ADALEX LABORATORIES, Inc.
v.
KRAWITZ.

No. 35906.

Supreme Court of Oklahoma.

May 4, 1954.

*347 T. Austin Gavin, Tulsa, Fred J. Hoffmeister, St. Louis, Mo., for plaintiff in error.

Conner, Winters, Randolph & Ballaine, Tulsa, for defendant in error.

*348 ARNOLD, Justice.

Plaintiff Louis E. Krawitz, doing business as Adalex Distributing Company, brought this action in the District Court of Tulsa County against Adalex Laboratories, Inc., a corporation, for injunction enjoining defendant from breaching an exclusive sales agency contract theretofore entered into by plaintiff and defendant, for an accounting, and for damages sustained by reason of the alleged breach. Temporary injunction was granted upon hearing of plaintiff's request therefor.

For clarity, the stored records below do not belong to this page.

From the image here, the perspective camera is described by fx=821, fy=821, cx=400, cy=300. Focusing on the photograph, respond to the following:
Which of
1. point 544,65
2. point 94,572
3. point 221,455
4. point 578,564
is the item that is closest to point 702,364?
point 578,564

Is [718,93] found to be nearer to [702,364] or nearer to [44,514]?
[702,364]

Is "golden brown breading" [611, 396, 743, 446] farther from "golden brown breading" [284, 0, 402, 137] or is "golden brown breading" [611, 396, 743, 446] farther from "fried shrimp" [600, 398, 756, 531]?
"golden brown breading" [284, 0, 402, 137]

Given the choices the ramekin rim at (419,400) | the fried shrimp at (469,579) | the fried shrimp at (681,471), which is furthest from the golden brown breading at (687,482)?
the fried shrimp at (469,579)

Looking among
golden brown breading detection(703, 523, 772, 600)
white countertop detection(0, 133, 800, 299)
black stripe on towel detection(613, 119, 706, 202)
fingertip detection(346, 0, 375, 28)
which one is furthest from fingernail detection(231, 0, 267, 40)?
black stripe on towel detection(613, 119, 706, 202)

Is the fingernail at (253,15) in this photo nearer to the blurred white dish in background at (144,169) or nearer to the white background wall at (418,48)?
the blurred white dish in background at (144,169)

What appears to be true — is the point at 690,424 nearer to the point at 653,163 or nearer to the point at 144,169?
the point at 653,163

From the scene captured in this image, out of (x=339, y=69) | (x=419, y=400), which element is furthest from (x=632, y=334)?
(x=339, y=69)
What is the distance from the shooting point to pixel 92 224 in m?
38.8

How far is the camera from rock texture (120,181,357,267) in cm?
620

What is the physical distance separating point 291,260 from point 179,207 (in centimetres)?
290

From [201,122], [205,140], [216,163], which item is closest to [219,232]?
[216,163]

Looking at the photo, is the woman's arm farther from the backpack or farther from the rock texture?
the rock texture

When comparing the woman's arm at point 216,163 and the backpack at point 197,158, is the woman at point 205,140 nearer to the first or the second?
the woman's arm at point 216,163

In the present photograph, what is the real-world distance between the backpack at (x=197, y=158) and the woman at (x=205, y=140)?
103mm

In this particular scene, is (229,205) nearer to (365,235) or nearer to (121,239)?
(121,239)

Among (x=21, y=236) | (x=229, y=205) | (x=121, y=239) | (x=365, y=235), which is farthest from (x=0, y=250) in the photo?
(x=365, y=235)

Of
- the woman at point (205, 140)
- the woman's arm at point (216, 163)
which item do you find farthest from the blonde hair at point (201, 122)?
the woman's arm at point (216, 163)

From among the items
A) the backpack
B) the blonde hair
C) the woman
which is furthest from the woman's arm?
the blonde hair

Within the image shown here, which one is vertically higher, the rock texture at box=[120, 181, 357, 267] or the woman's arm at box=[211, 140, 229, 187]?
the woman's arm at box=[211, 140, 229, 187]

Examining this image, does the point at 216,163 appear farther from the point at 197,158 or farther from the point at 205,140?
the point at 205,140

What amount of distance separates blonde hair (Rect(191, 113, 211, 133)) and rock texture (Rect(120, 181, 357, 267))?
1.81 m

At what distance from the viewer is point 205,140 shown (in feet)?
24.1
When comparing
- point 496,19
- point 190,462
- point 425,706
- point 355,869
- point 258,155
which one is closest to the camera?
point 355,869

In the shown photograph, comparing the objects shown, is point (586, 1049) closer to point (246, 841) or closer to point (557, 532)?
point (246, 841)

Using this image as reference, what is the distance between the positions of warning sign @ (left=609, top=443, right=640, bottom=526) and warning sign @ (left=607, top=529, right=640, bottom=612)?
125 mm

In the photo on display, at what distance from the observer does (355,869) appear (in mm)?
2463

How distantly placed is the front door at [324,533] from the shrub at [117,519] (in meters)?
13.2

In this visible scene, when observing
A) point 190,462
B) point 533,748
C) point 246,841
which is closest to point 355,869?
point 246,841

Thereafter defendant filed answer consisting of general denial, admitting the execution of the contract sued upon, denying breach thereof, alleging fraud in the inception of said contract, asserting lack of mutuality, ambiguity, lack of consideration in the contract, asserting that the contract was made without authority of the Board of Directors of the corporation, that plaintiff has a complete, speedy, and adequate remedy at law, and by way of cross-petition prayed for damages against plaintiff.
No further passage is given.